For someone quite near retirement, with very moderate assets, and no connection to the US in any way; this is a real knock out.


----------



## Zendo

Zendo said:


> I am a dual citizen most of my life in Switzerland. I first became aware of my so-called US filing obligations after having received an unsettling notice from my bank, which included a "W-9" form that I had to fill out. One of the stipulations on the form was as follows:
> 
> _With this Authorization, the Client hereby expressly waives any protection or right under Swiss bank-client confidentiality and data protection laws to the extent necessary for the reporting of any Data hereunder. Further, the client accepts and acknowedges that any data that the bank discloses hereunder to the IRS will be subject to the laws of the US and will not be covered by Swis laws. The laws and regulations in the US may follow different principles of bank-client confidentiality or data protection that Swiss law._
> 
> Is this really happening? I had no choice but to sign the form and return it to the bank. It feels like coercion.
> 
> Does anyone have an informed opinion as to what the ramifications are from the above quote?
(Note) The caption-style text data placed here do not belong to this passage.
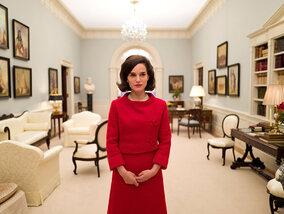 Natalie Portman schittert als rouwende first lady in 'Jackie'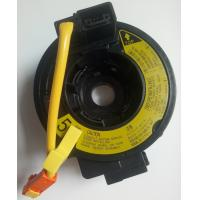 Buy cheap Original Auto Electrical Parts 84306-52050 8430652050 Airbag Spiral Cable Clock Spring from wholesalers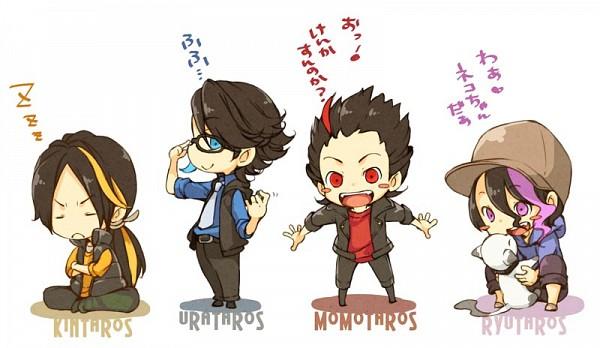 Tags: Anime, Chiko (Mizuho), Kamen Rider Den-O, Kamen Rider Series, Kintaros, Ryuutaros, Urataros, Momotaros, Fanart, Fanart From Pixiv, Pixiv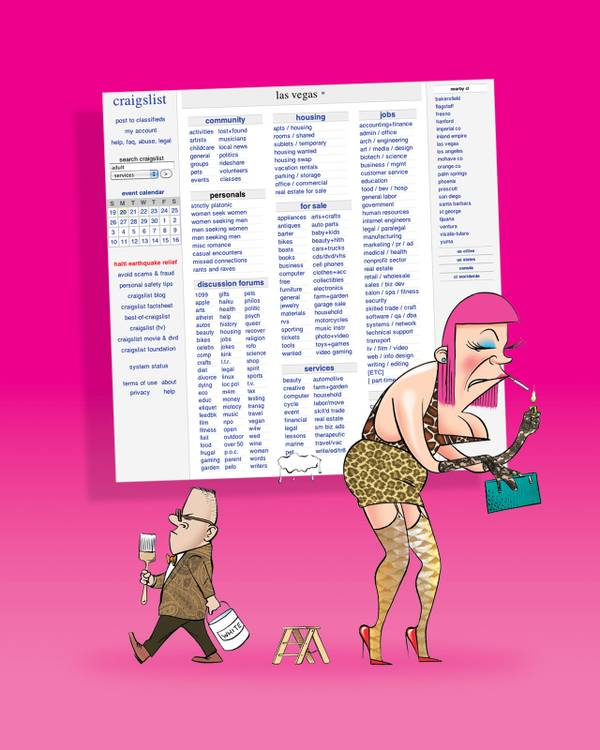 Vegas personals las classifieds Craigslist Personals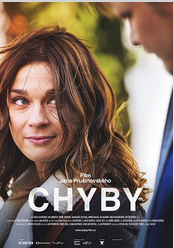 chyby.png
How is one to interpret the term "data"? Am I no longer a Swiss citizen in my own country?
> 
> For someone quite near retirement, with very moderate assets, and no connection to the US in any way; this is a real knock out.
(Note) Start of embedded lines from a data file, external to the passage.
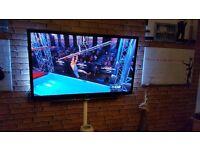 LG Plasma 50 inch tv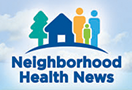 Neighborhood Health News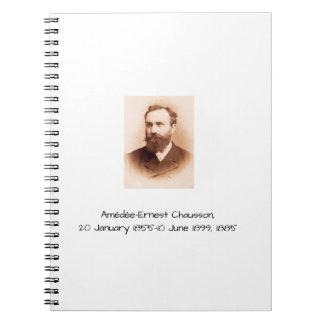 Amedee-Ernest Chausson Notebooks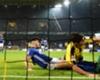Schalke: Bock aufs Verteidigen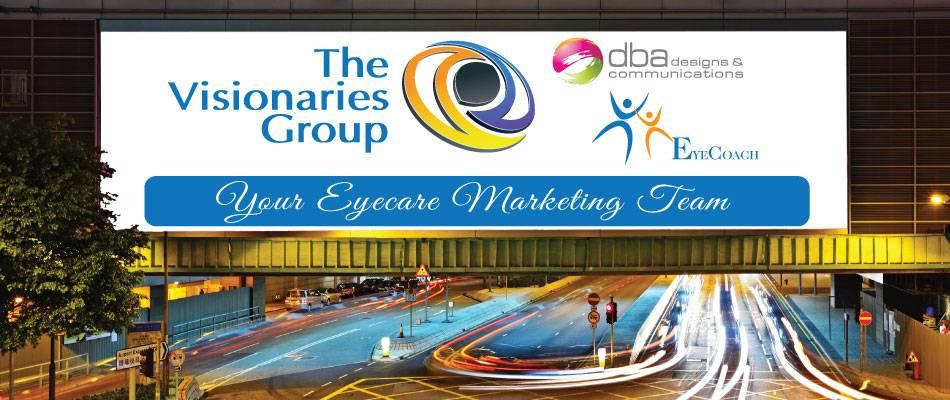 The Visionaries Group - dba designs - EyeCoach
I would like to add that I am currently overwhelmed with fear and trepidation after reading all kinds of horror stories about average citizens getting caught up in what I would now call the "compliance syndrome". The "wake-up" call from the bank has added to my confusion.

Although I have nothing to hide and am a peace loving tax paying citizen I now find myself in a highly confusing situation and am trying to sought out how to proceed. That is probably the main motivation for the above post.


----------



## BBCWatcher

Zendo said:


> Although I have nothing to hide and am a peace loving tax paying citizen....


If that's true, there's no impact whatsoever related to the notice you received. Your previous and current U.S. IRS (tax) and U.S. Treasury Department (FBAR) filings will correspond to the information your bank shares with U.S. authorities, and nothing will happen. Except....



> I first became aware of my so-called US filing obligations....


Nothing "so-called" about them. The U.S. legally requires all its citizens to file an IRS "1040" form and a U.S. Treasury Department "FBAR" form if they meet the respective thresholds for filing. There are various penalties for noncompliance.

My suggestion would be to file -- better late than never! -- using the IRS's "streamlined" compliance process if you qualify.


----------



## Bevdeforges

You happen to have the "privilege" of living in one of the couple of countries the US IRS has been focusing on. Switzerland has definitely been the target of the IRS investigations into "tax havens" and "secret bank accounts."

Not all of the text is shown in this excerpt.